Divinsky muestra las réplicas y luego invita a bajar al subsuelo: el vergel de los originales; la madre nodriza de esta casa. En el sótano de Ediciones de la Flor hay anaqueles morrudos con infinitos libros que nombran la literatura en términos numéricos pero también cromáticos: acá hay muchos ejemplares –Liniers, Fontanarrosa, Maitena, Mafalda- y hay un derrame de colores vivos.
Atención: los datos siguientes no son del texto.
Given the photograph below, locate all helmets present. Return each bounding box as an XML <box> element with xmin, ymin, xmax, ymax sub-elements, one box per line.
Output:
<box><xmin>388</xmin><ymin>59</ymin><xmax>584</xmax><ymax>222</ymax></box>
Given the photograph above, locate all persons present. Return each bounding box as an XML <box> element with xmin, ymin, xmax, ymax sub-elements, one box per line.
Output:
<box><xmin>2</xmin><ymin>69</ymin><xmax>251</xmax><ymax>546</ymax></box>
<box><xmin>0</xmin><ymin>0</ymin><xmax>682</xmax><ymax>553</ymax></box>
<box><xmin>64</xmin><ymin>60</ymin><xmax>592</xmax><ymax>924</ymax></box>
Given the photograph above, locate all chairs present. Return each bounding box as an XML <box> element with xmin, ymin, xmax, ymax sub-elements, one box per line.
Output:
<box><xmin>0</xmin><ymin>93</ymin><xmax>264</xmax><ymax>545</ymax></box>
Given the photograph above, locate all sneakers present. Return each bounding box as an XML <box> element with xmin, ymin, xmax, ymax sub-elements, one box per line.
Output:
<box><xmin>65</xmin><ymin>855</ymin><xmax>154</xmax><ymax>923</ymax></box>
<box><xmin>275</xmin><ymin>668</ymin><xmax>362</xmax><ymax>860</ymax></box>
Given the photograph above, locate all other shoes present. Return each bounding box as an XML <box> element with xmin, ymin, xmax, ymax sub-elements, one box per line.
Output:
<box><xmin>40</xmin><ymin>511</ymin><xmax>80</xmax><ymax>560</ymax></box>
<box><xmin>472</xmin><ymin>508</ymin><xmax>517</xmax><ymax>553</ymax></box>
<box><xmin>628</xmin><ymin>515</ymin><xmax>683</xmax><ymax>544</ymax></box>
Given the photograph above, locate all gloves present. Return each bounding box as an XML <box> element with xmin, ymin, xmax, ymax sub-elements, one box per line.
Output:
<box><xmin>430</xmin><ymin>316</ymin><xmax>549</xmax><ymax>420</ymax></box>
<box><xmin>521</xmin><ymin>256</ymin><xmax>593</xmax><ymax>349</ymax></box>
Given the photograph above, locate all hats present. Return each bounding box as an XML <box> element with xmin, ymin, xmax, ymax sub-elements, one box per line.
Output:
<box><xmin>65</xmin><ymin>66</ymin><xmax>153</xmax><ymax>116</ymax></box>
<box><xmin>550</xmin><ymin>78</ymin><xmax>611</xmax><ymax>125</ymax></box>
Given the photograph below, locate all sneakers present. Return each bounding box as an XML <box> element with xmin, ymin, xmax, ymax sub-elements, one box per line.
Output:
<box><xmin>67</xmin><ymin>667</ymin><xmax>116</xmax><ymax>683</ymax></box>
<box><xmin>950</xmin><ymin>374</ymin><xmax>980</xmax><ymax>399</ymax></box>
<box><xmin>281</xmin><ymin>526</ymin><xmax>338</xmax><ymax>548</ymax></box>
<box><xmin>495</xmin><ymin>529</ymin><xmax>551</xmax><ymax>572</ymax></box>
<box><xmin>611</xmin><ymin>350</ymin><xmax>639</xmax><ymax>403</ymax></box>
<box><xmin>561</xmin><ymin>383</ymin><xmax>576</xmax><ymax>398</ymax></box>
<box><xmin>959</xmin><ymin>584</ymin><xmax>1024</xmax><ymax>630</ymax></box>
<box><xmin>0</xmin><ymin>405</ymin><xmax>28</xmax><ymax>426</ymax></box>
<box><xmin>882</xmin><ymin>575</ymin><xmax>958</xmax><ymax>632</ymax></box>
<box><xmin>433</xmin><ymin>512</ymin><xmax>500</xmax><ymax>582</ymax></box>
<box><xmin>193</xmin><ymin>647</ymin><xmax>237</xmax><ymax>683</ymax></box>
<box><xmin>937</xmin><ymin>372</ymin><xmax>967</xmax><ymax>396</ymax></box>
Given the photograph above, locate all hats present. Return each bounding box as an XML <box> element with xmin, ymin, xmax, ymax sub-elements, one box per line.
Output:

Un tiempo atrás, la escritora Luisa Valenzuela bajó, miró y tuvo un ataque.
—Le agarró como una fiebre –dice Divinsky-. “Ay, qué lindo, ¿puedo agarrar uno?” dijo. Pero no podía parar, se quería llevar todo.
Lo naranja, lo azul, lo violeta, lo verde.
—Todo –repite Divinsky. Y cuando dice “todo” habla –parece hablar- no tanto de los libros como de la felicidad.